Les producteurs de vin de Bordeaux ciblent les marchés émergents en raison de l'affaiblissement des exportations

12-02-2026

Les leaders du secteur à Wine Paris se tournent vers le Canada, l'Inde et l'Amérique du Sud pour assurer leur croissance dans un contexte de différends commerciaux et de baisse de la demande mondiale.

Les producteurs et négociants de vins de Bordeaux sont à la recherche de nouveaux marchés d'exportation alors que la consommation mondiale de vin diminue et que les tensions commerciales avec la Chine et les États-Unis continuent d'affecter les ventes. Les leaders du secteur se sont réunis du 9 au 11 février au Parc des expositions de Paris à l'occasion de Wine Paris, l'un des plus grands salons du vin et des spiritueux au monde. L'événement a rassemblé 6 500 exposants de 60 pays et a attiré plus de 60 000 visiteurs. Les organisateurs ont décrit la foire comme une pause bienvenue dans les défis actuels du secteur, qui comprennent le changement climatique, la baisse de la demande et les conflits commerciaux internationaux.
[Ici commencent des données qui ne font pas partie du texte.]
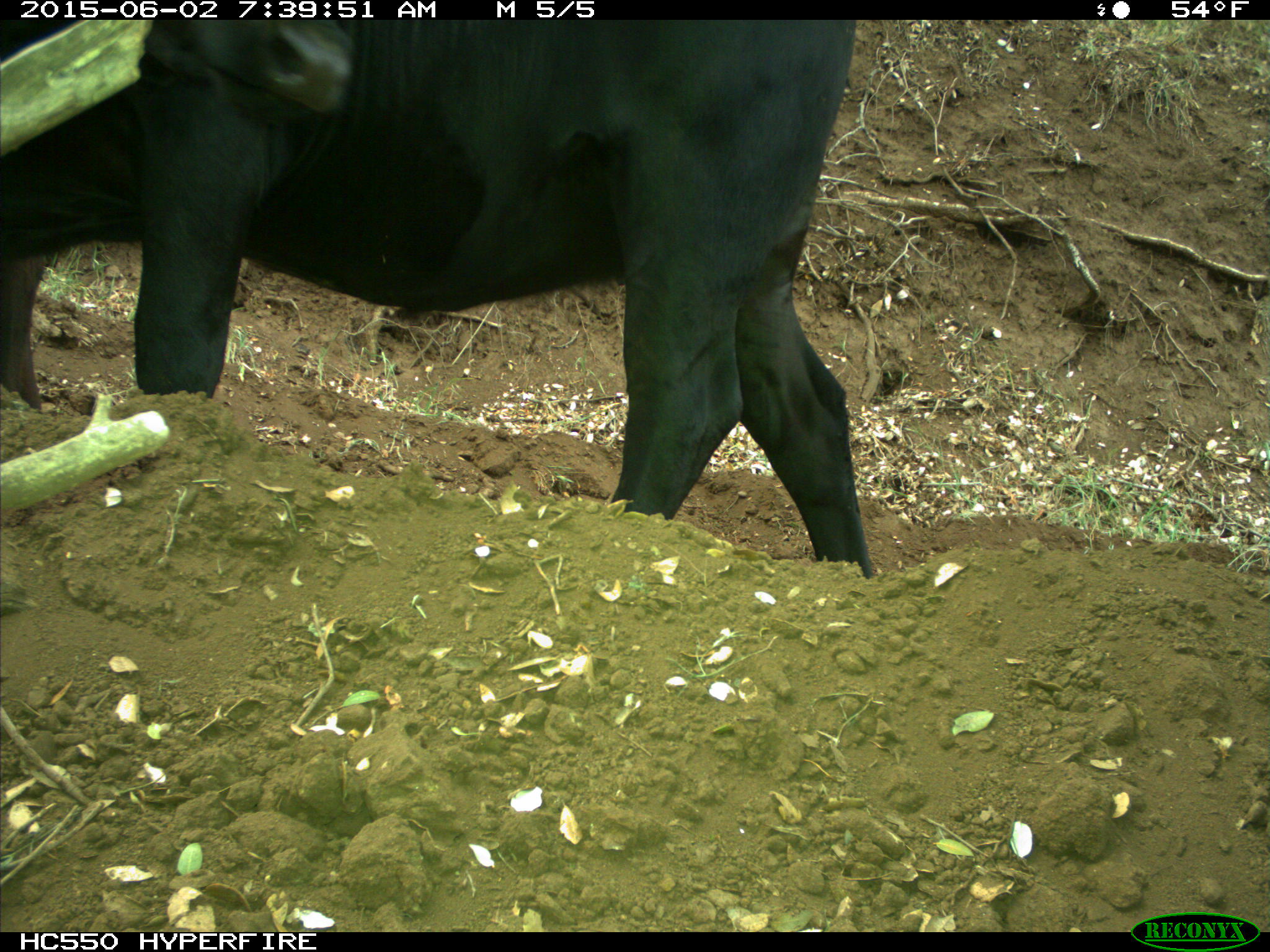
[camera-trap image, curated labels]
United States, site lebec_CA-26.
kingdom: Animalia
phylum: Chordata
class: Mammalia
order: Artiodactyla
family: Bovidae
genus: Bos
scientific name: Bos taurus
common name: domestic cow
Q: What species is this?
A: Bos taurus (domestic cow).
La région de Bordeaux, connue depuis longtemps pour sa forte tradition d'exportation, a été durement touchée par les récents tarifs douaniers et les changements d'habitudes des consommateurs. En réaction, les producteurs se tournent vers les marchés émergents tels que le Canada, l'Inde et le bloc Mercosur en Amérique du Sud. Bien que ces marchés n'atteignent pas encore le volume des destinations traditionnelles comme la Chine ou les États-Unis, ils offrent de nouvelles possibilités de croissance.

La signature récente d'un accord commercial entre l'Union européenne et le Mercosur - qui comprend l'Argentine, la Bolivie, le Brésil, le Paraguay et l'Uruguay - a suscité l'espoir des exportateurs bordelais. L'accord promet l'accès à un marché combiné de 700 millions de consommateurs et l'élimination des taxes à l'importation, actuellement fixées à 27 %, sur une période de sept ans. Paolo Garzotti, chef de la mission Amérique latine à la direction générale du commerce de la Commission européenne, s'est exprimé à Wine Paris sur l'importance de l'accord. Il a déclaré qu'en ancrant les relations commerciales dans le droit plutôt que dans la force, l'UE crée un environnement plus stable pour les exportateurs. M. Garzotti a également fait remarquer que le prix d'une bouteille de vin de Bordeaux pourrait baisser de 50 % si les droits de douane étaient supprimés.

Malgré ces perspectives, la mise en œuvre de l'accord du Mercosur reste incertaine. Le Parlement européen a saisi la Cour de justice, ce qui retarde son entrée en vigueur. La Commission européenne a toujours la possibilité d'appliquer provisoirement certaines parties de l'accord pendant que les procédures judiciaires se poursuivent.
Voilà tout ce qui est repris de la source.